Exercise prompt:
Give only a number in reply. It should be how many lines in the records contain the string "California".
********
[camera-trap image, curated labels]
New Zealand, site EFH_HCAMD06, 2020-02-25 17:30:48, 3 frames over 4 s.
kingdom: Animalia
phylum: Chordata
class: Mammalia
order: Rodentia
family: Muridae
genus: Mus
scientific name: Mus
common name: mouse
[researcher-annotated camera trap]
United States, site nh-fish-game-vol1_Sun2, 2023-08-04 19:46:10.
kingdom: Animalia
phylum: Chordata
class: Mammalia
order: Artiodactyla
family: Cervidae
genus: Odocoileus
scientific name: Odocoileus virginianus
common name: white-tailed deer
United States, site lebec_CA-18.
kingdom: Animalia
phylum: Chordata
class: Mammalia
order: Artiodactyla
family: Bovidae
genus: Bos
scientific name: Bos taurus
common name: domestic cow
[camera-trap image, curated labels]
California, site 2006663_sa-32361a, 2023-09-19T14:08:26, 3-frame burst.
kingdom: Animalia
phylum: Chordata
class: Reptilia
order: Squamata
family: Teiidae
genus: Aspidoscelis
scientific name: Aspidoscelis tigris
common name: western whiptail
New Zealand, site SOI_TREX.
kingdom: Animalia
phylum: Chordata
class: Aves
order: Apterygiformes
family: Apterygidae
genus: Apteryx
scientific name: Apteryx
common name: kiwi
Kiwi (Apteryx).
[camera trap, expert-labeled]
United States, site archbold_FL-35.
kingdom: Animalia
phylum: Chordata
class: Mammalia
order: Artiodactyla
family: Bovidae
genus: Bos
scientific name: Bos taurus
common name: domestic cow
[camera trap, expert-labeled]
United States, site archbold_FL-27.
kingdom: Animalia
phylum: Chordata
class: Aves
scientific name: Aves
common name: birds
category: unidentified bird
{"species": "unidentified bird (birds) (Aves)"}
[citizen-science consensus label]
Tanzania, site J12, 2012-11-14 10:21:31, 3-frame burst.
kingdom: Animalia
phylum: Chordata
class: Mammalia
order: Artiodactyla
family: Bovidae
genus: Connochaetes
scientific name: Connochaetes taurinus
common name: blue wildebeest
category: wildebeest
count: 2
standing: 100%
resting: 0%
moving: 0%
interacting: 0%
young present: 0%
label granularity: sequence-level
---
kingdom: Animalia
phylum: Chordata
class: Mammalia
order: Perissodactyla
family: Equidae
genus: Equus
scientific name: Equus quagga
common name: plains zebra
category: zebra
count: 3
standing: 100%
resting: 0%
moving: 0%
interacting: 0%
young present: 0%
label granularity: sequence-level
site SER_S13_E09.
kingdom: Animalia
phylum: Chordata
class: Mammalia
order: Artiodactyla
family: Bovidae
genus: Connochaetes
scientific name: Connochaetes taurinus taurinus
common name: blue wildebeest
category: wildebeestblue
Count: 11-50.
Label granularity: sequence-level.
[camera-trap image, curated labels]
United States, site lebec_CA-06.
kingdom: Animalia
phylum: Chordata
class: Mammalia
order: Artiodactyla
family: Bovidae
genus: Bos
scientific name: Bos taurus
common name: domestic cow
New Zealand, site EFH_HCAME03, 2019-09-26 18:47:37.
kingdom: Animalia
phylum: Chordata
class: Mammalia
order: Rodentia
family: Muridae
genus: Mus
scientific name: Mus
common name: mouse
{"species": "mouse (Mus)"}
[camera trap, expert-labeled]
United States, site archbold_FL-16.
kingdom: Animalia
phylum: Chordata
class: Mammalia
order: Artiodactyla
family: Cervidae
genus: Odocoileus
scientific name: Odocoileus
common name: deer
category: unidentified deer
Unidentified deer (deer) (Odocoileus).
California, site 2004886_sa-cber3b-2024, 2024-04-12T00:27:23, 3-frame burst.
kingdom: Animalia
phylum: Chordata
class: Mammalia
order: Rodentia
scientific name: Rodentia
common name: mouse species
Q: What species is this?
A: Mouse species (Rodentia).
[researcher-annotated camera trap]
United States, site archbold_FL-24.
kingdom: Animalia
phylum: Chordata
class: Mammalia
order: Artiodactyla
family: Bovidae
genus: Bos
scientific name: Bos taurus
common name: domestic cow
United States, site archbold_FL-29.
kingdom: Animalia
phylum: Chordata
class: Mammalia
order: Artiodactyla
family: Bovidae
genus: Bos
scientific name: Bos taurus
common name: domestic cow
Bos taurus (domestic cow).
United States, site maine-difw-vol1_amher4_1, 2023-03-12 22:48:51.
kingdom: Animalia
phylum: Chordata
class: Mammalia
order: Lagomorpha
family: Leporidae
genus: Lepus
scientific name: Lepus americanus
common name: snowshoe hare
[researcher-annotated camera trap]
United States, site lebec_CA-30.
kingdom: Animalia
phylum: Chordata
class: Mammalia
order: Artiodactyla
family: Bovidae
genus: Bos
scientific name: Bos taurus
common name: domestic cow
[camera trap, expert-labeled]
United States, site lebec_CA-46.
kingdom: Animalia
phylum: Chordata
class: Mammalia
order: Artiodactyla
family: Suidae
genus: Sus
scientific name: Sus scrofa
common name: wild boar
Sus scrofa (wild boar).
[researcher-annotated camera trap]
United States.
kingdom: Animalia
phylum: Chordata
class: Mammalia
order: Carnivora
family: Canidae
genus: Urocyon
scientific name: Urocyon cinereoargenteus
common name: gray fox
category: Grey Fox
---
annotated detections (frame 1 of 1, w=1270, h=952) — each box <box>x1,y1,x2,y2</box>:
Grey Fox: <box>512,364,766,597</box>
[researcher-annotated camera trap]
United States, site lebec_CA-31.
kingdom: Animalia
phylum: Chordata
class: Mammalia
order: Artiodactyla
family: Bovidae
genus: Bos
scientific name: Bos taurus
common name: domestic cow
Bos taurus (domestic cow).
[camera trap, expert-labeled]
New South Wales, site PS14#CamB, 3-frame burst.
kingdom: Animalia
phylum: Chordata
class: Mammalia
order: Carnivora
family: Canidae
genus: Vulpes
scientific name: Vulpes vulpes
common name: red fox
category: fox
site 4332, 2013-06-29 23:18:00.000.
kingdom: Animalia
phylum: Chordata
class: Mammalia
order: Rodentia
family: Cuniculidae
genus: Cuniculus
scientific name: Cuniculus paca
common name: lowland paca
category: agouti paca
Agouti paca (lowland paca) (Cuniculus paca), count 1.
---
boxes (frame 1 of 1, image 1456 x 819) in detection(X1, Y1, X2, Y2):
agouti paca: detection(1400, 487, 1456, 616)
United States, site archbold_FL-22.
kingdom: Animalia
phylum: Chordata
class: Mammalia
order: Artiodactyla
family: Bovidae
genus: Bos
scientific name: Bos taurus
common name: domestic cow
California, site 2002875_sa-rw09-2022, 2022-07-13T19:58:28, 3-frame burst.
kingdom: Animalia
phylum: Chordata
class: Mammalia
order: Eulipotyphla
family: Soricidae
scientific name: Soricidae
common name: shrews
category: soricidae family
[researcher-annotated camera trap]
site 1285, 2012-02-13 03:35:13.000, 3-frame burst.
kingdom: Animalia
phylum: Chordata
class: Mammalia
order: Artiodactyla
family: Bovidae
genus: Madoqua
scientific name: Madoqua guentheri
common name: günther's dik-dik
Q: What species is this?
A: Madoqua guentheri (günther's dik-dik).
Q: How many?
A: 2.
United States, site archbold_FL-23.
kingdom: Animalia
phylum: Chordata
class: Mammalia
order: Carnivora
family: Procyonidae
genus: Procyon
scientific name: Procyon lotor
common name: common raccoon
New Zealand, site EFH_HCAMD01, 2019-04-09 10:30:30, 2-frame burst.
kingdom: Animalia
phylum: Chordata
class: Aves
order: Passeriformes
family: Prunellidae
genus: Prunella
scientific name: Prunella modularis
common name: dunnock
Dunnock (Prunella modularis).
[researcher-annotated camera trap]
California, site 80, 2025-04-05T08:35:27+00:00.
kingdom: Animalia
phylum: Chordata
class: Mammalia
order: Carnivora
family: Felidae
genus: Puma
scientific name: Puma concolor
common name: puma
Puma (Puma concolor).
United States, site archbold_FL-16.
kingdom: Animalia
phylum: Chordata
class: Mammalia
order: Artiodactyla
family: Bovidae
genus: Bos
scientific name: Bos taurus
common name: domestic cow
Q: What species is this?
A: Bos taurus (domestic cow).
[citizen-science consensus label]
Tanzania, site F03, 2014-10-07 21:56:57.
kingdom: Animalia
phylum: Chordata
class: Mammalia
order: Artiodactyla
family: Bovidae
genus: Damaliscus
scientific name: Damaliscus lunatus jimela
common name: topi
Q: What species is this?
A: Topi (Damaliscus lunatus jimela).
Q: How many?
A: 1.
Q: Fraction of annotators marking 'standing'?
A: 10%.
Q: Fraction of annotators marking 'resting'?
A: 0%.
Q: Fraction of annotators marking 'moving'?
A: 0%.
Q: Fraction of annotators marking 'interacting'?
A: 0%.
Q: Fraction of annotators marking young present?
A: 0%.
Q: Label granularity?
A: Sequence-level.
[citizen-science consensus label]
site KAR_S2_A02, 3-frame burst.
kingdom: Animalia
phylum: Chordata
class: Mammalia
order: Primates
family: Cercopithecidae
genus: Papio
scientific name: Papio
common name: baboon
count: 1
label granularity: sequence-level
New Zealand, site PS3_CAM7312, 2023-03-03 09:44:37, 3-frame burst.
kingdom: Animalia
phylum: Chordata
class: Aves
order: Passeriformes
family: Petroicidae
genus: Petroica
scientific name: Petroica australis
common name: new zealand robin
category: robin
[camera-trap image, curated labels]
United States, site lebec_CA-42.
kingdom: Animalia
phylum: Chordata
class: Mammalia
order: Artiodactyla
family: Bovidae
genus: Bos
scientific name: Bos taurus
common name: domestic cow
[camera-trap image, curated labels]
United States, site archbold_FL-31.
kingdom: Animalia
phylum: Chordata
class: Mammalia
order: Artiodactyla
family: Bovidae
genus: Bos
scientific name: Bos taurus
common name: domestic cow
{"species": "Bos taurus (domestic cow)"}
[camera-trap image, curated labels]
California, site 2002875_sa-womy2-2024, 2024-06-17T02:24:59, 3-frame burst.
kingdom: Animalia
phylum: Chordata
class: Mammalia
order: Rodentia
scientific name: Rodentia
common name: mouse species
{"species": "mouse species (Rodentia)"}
********
Answer space:
5